TB: A 'catastrophe' that needs a vaccine

A medical worker is pictured at a mobile testing facility for tuberculosis (TB) at Driefontein Gold Mine in Carletonville, South Africa on March 24, 2012.

NEW YORK – In the gold mines of Southern Africa, the TB rates are among the highest in the world. Miners pass it with a simple cough. Or they harbor the TB bacterium and it becomes unleashed if they are infected with HIV; suddenly TB starts to destroy their lungs.

For every 100,000 workers in these mines, 3,000 have tuberculosis, and many have often-fatal, drug-resistant strains of TB.

The mines are breeding grounds for TB. But they also may become the ground on which to fight back.

Anglo American announced Tuesday at the GBCHealth Conference here that it has agreed in principle to make its mines available for TB vaccine trials organized by Aeras, a non-profit that has 12 TB vaccine candidates now in various stage of research. No formal agreement has been reached, but Anglo American’s spokesman vowed to make it happen.

“The current vaccine we have for TB is useless. It’s the biggest waste of money – it just doesn’t work,” Brian A. Brink, Anglo American’s chief medical officer told the conference. “Up to now there has been no investment in TB vaccines, but Aeras has done it.”

He turned to Kari L. Stoever, vice president of external affairs for Aeras, sitting next to him on the stage. “You have got vaccine candidates,” he said. “We have to go to the next leg now, the big Phase III clinical trials, where you need big populations (of people infected with TB).

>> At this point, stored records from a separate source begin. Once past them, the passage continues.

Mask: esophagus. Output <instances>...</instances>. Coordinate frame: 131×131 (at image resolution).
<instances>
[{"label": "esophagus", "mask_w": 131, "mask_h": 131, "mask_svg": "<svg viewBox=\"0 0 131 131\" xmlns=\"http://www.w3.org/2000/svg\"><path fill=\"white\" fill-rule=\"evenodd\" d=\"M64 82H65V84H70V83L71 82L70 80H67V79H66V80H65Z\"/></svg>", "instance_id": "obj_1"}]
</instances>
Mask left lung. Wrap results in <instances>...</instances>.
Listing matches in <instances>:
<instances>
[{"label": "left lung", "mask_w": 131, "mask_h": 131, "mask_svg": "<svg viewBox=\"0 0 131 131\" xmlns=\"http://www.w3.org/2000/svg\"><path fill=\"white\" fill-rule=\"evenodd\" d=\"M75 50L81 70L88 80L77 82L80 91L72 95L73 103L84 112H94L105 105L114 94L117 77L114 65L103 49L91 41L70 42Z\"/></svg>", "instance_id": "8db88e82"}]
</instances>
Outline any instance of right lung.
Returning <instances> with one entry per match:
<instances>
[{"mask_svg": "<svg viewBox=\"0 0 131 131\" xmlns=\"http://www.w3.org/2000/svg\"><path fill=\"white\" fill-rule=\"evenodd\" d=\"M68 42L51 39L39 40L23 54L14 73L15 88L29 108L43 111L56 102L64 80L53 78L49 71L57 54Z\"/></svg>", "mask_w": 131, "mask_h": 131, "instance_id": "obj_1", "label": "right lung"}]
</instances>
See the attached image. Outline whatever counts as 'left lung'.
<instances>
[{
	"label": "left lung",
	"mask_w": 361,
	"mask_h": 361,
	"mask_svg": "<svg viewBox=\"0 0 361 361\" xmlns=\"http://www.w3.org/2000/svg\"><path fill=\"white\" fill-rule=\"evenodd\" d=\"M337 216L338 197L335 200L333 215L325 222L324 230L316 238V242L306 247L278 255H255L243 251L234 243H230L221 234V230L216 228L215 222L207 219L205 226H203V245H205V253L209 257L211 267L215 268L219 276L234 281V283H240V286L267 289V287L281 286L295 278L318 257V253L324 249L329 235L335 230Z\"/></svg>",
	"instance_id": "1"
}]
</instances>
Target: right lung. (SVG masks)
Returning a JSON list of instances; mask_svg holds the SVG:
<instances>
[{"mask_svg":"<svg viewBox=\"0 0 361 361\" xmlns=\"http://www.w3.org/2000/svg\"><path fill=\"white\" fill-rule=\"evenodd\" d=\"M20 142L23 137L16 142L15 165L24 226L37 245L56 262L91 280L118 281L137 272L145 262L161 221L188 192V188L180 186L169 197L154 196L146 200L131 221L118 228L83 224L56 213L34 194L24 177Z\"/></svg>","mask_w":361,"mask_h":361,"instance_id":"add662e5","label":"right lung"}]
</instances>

“We are in the mining industry, and we have big populations,” Brink said. “We have very high incidence of TB, and using some of our health systems, we could [be home] for a new clinical trial site for new vaccines. A TB vaccine for the world will make a profound difference. We’ve got a long way to go to build a vaccine site, it requires a lot of consultation, and it still will take a number of years. But we’ve got to start somewhere and we are starting now.”

Stoever said later the proposed arrangement has come together quickly. She said much more needs to be done to find new TB vaccines, drugs, and diagnostics. The push for new tools has taken on new urgency in the past few years. For instance, for the first time, drug candidates are being tested together in arrangements put together by the TB Alliance, another non-profit, in hopes of finding combinations of drugs that are effective against drug-resistant TB. No new TB drugs have been developed for more than 40 years.

“We need more of an investment on the future in TB control and to develop these tools as quickly as possible,” Stoever said.

Brink said Anglo American, one of the world’s largest mining companies, believes it needs to do much more.

“We are all worried about HIV/AIDS, but TB, which just goes alongside AIDS, that is really frightening,” he said. “If we can’t manage the AIDS and TB epidemic, we are going to have a catastrophe.”